Dr. Rostain: Yes. One needs to imagine what it is like to have depressive cognition, to persistently ruminate on problems, to feel anxious, and to have those issues coupled with repeated failures. These patients may have difficulty seeing themselves as anything but failures. They are repeatedly fired from work or reprimanded for bad performance; they don’t perform well in school, even if they are intelligent; they always fall short of expectations. Someone who is both chronically depressed and persistently underperforms may not seek help or may drop out of treatment before seeing results. For these patients, it is important to confirm that negative views and difficult experiences have a real basis. Helping them to reframe their perspectives and experiences may ease any discomfort they feel about obtaining treatment. Physicians should be careful to not add negativity to an already difficult situation.
References
1. Carlezon WA Jr, Mague SD, Andersen SL. Enduring behavioral effects of early exposure to methylphenidate in rats. Biol Psychiatry. 2003;54(12):1330-1337.

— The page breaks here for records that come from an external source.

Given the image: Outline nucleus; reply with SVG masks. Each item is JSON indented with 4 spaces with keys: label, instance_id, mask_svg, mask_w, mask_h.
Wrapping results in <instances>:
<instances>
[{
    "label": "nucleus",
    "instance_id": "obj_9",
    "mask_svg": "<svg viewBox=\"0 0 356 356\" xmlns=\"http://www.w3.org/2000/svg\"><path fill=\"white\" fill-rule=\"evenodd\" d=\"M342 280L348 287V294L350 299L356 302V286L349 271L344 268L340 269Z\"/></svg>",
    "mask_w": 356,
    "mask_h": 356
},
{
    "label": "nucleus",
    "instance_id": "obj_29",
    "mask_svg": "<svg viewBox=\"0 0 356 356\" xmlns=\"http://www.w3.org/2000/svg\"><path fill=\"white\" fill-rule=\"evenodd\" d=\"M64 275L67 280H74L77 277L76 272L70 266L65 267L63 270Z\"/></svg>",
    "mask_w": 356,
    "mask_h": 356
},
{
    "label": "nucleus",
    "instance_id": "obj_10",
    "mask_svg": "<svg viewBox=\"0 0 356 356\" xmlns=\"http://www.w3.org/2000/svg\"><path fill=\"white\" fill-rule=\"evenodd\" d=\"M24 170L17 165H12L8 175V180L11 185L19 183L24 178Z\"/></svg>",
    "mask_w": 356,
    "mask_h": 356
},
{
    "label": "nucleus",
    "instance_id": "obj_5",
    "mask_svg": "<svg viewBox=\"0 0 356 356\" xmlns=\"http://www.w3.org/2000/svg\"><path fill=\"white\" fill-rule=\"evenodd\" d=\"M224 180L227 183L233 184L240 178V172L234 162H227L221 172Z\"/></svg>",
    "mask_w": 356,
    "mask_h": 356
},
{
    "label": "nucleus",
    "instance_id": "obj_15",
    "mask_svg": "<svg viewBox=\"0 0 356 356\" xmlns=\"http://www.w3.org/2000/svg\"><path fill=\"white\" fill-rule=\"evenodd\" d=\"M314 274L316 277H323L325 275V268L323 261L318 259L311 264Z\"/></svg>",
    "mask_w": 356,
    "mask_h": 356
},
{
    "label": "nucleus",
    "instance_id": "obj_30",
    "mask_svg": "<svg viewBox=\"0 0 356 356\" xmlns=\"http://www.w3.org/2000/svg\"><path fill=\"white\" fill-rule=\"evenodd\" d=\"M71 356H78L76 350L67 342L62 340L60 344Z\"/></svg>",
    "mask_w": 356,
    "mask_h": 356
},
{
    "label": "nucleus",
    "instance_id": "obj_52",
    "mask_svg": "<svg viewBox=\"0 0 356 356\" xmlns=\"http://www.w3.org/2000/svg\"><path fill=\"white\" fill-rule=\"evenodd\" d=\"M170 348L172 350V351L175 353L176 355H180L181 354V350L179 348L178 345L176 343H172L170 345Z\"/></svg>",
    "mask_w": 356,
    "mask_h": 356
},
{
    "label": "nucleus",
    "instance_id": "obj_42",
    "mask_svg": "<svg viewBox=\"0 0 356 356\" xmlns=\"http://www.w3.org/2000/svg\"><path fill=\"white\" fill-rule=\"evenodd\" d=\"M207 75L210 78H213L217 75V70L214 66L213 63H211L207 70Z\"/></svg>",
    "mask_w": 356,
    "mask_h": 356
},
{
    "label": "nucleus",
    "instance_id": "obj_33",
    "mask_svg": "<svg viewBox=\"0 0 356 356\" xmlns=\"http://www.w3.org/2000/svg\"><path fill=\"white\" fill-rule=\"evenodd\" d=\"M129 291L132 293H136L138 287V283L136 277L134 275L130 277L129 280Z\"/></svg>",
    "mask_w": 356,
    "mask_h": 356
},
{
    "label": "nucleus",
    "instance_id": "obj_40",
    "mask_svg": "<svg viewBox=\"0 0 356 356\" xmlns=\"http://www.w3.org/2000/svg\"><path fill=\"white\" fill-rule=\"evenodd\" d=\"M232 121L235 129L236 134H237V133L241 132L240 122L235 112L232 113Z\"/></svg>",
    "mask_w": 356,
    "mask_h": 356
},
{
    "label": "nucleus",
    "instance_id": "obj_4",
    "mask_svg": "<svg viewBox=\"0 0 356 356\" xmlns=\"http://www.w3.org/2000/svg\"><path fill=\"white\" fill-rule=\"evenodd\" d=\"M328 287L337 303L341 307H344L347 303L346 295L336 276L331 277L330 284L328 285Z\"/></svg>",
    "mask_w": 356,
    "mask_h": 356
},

2. Kessler RC, Adler L, Barkley R, et al. The prevalence and correlates of adult ADHD in the United States: results from the National Comorbidity Survey Replication. Am J Psychiatry. 2006;163(4):716-723.
3. Bush G, Spencer TJ, Holmes J, et al. Functional magnetic resonance imaging of methylphenidate and placebo in attention-deficit/hyperactivity disorder during the multi-source interference task. Arch Gen Psychiatry. 2008;65(1):102-114.
4. Bush G, Frazier JA, Rauch SL, et al. Anterior cingulate cortex dysfunction in attention-deficit/hyperactivity disorder revealed by fMRI and the Counting Stroop. Biol Psychiatry. 1999;45(12):1542-1552.
5. Seidman LJ, Valera EM, Bush G. Brain function and structure in adults with attention-deficit/hyperactivity disorder. Psychiatr Clin North Am. 2004;27(2):323-347.